**Requirement:** Repeat word for word the part of the catenary post that opens with the words containing "Finding radius of" and closes with "integral as follows.".

**Page extract:**
Finding radius of curvature of a catenary with length of string given I had the following question, asking about the radius of curvature (in$\text{ cm}$) of the string, at the bottom most point, fixed at two ends, with the angle with the vertical being $\pi/4$ at the fixed points, and length of string $40 \text{ cm}$.

My Attempt:
Let the catenary be $y=a\cosh(x)=\mathrm d^2y/\mathrm dx^2$. Then $\mathrm dy=a\sinh(x)\mathrm dx$. As per constraints, $a\sinh(x)=1$ and the length of the half string is $20\text{ cm}$. So that can be used by writing the arc length integral as follows.
$$\int_{0}^{x}\sqrt{1+a^2\sinh^2(x)}\mathrm dx=20$$
$$\boxed{r=\frac{\left(1+\left(\frac{\mathrm dy}{\mathrm dx}\right)^{2}\right)^{3/2}}{\left|\frac{\mathrm d^2y}{\mathrm dx^2}\right|}}$$

How to go about solving this? The $a$ is the cause of trouble inside the integrand. For $a=1$, it evaluates to $\sinh(x)$, but that does not satisfy the slope condition at $x$. How to proceed? Any hints are appreciated. Thanks

Edit $1$:
I would like to put forth a general version of the problem. Say we have a hanging chain of length $l$ making angle $\theta$ with the fixed supports. Knowing that it is a catenary, we can say the equation of the curve will be of the form $y=a\cosh(bx)$ with the coordinate system origin at the mid-point of the hanging chain and $x$-axis in the horizontal direction and $y$ in the vertical. If we let the $x$-coordinate at the point from the which the chain is hanging to be $x_0$, then we have the following system of equations.

**Data segment:**
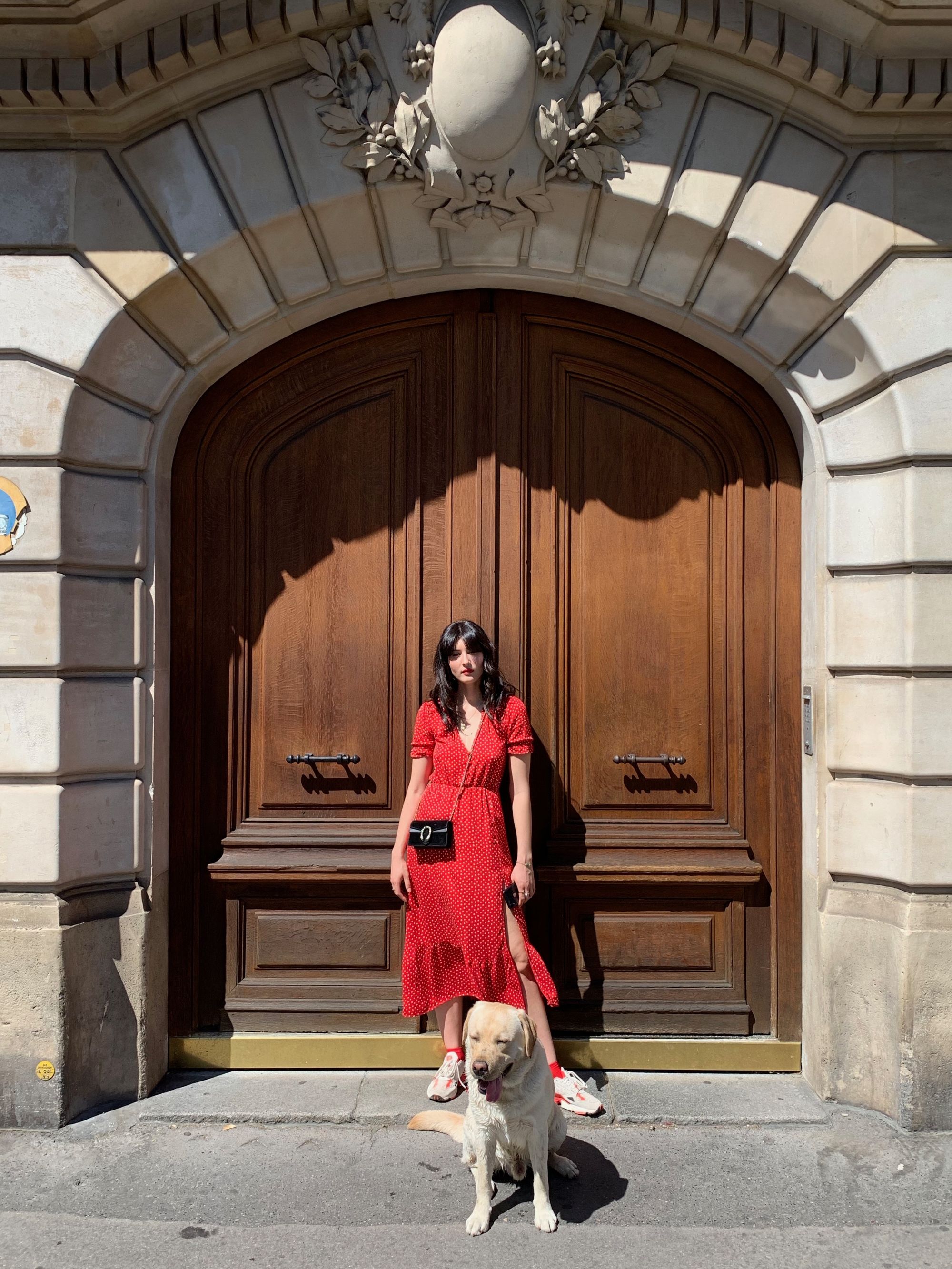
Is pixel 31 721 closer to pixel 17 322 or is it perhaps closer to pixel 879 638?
pixel 17 322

**Response:**
Finding radius of curvature of a catenary with length of string given I had the following question, asking about the radius of curvature (in$\text{ cm}$) of the string, at the bottom most point, fixed at two ends, with the angle with the vertical being $\pi/4$ at the fixed points, and length of string $40 \text{ cm}$.

My Attempt:
Let the catenary be $y=a\cosh(x)=\mathrm d^2y/\mathrm dx^2$. Then $\mathrm dy=a\sinh(x)\mathrm dx$. As per constraints, $a\sinh(x)=1$ and the length of the half string is $20\text{ cm}$. So that can be used by writing the arc length integral as follows.